Vicky Pebsworth Debold, PhD, RN, is an NVIC board member and volunteer Director of Research and Patient Safety. She has worked with NVIC since 2006 on vaccine safety analytical and education projects.
Dr. Debold has been employed in the health care field for more than 30 years as an ICU nurse, health care administrator and health policy analyst primarily focusing on pediatrics and patient safety. Currently, she is a Research Scientist and Affiliate Faculty member at George Mason University in the Health Administration and Policy Department where she teaches Health Services Research Methods.
Since 2008, she has served as the consumer voting member of the Food and Drug Administration’s Vaccine and Related Biological Products Advisory Committee (VRBPAC). Additionally, she has worked for the Vaccine Safety Working Group (Epidemiology and Implementation Subcommittees) of the National Vaccine Advisory Committee (NVAC). She also serves as the consumer representative to the independent H1N1 Vaccine Safety Risk Assessment Working Group and has been a consultant to the Centers for Disease Control and Prevention Board of Scientific Counselors.
In 2009, she provided testimony to the Institute of Medicine’s committee on the Review of National Vaccine Plan Priorities addressing two topics: informed vaccine decision making and enhancing the safety of vaccines and vaccination practices.
Dr. Debold previously worked as a health policy analyst for the U.S. Congress’s Physician Payment Review Commission; for the Michigan Health and Safety Coalition; and for the Michigan State Commission on Patient Safety. Additionally, she was an Assistant Professor at the University of Michigan and an Associate Professor and Director of the Health Systems Management Program at the University of Detroit, Mercy.
She has successfully competed for research funding from the Robert Wood Johnson Foundation, the University of Michigan Health Systems Health Services Research Initiative, and the Health Care Financing Administration.

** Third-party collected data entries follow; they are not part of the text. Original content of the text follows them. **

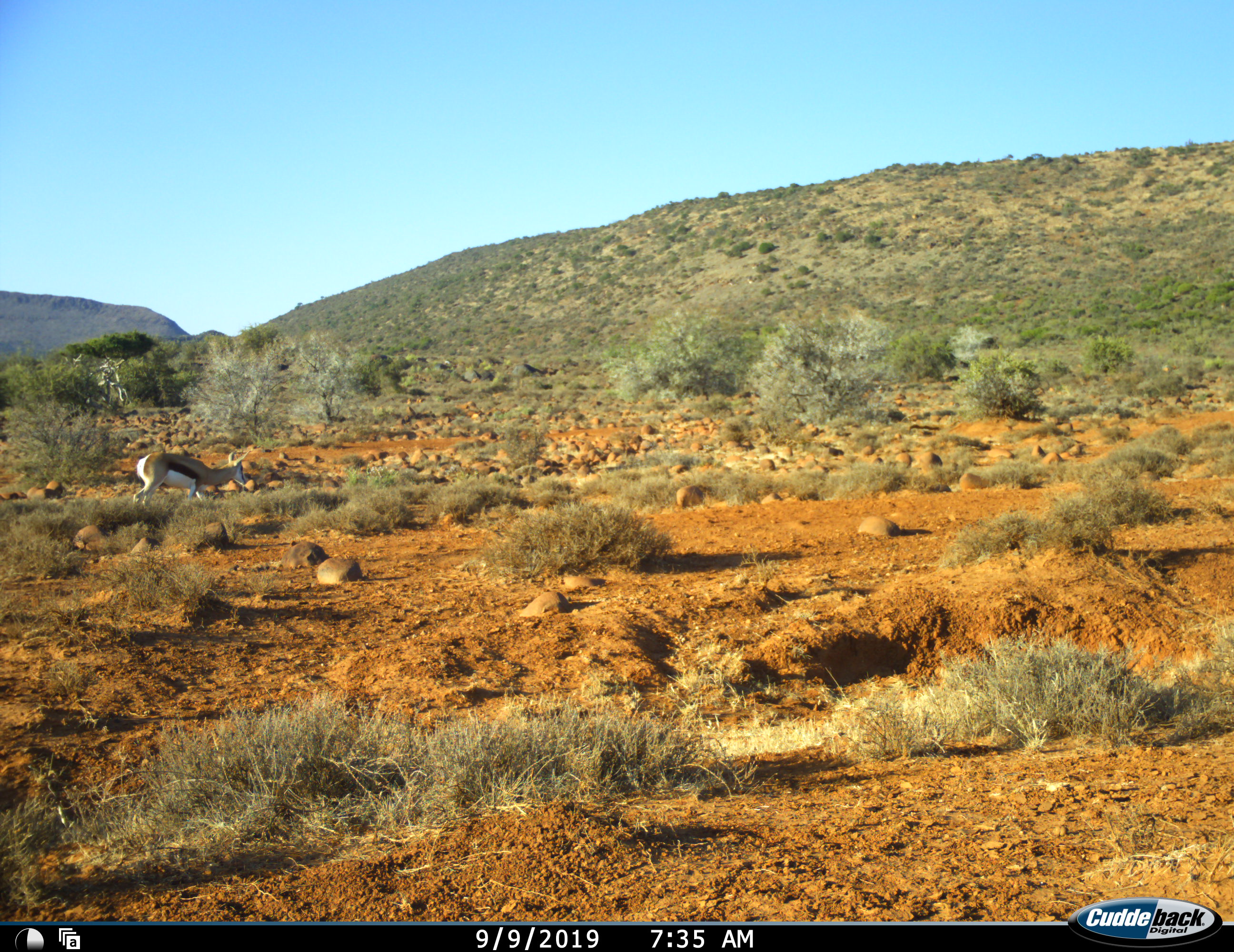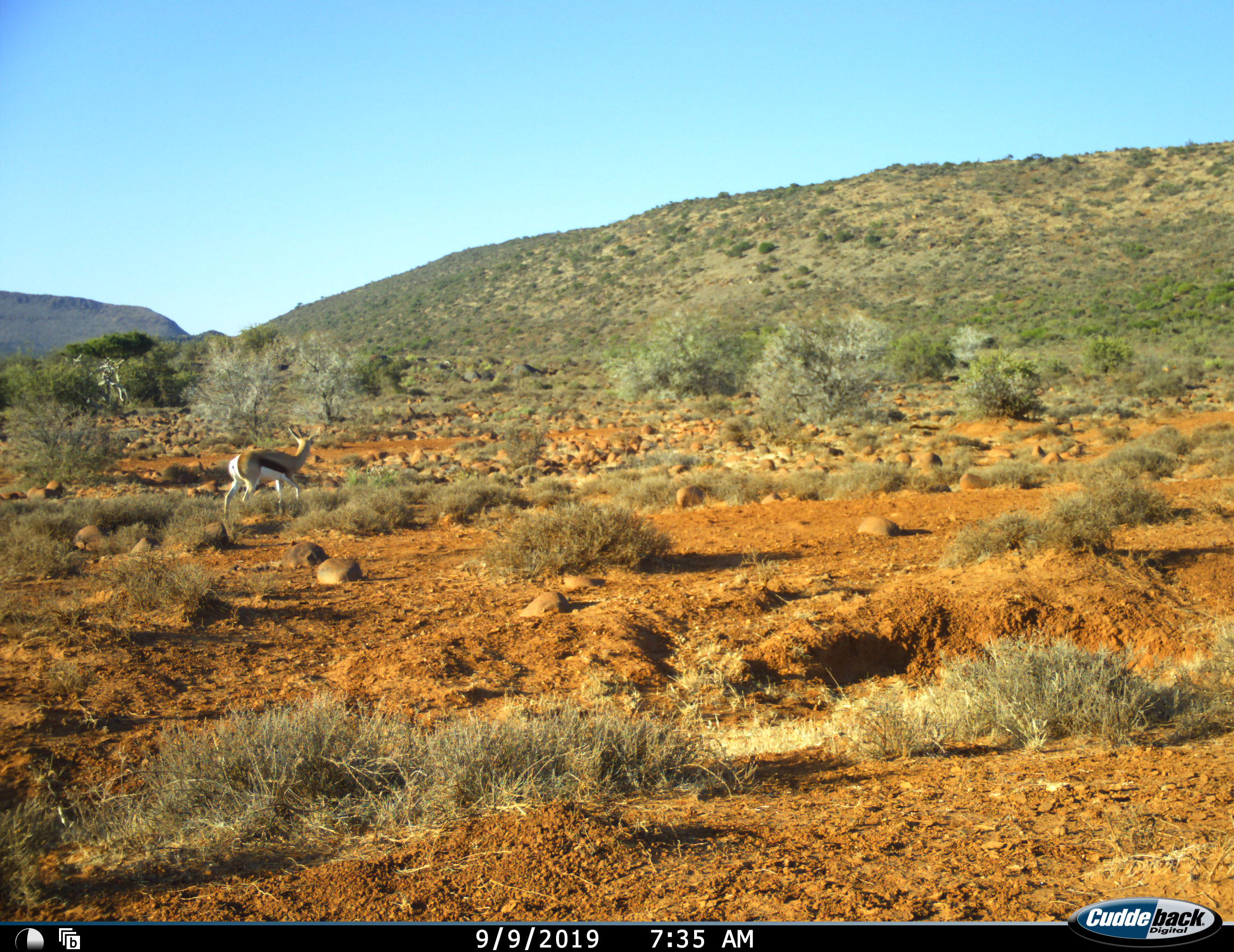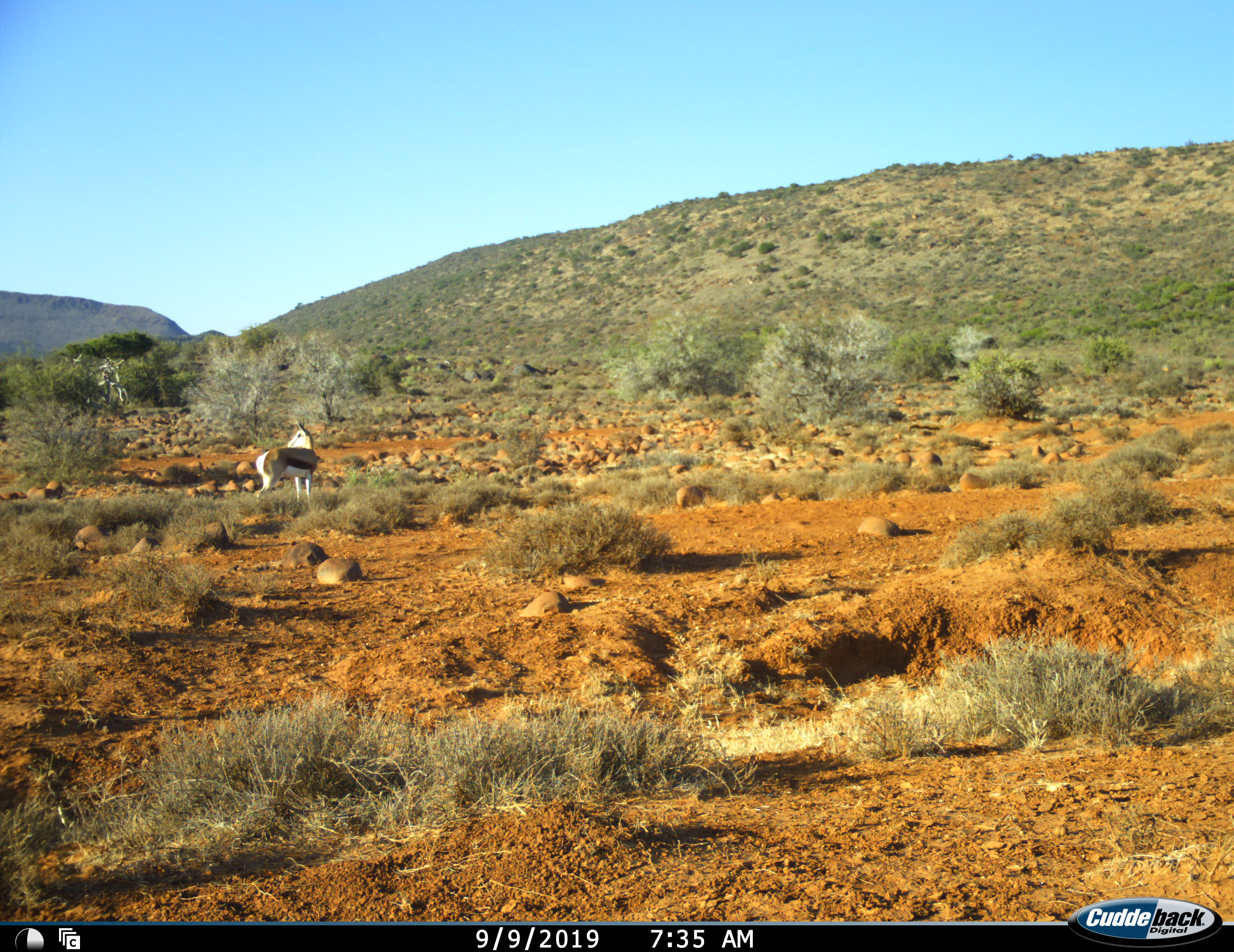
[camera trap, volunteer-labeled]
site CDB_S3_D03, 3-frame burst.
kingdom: Animalia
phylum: Chordata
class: Mammalia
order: Artiodactyla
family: Bovidae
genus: Antidorcas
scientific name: Antidorcas marsupialis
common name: springbok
Springbok (Antidorcas marsupialis), count 1. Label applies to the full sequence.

Her analyses and papers have been published in the Journal of the American Medical Association, Advances in Patient Safety: New Directions and Alternative Approaches, Journal of the American Academy of Physician Assistants, and Critical Care Nursing Clinics of North America.
She received her doctoral degree from the University of Michigan (1999) — School of Public Health (Health Services Organization and Policy) and School of Nursing (Health Systems Administration). She was a University of Michigan Regent's Fellow and completed a post-doctoral fellowship in health systems research.
Her son — her only child — experienced serious, long-term health problems following receipt of seven live virus and killed bacterial vaccines at 15-months, which sparked her interest in vaccine safety research and policy and chronic illness and disability in children.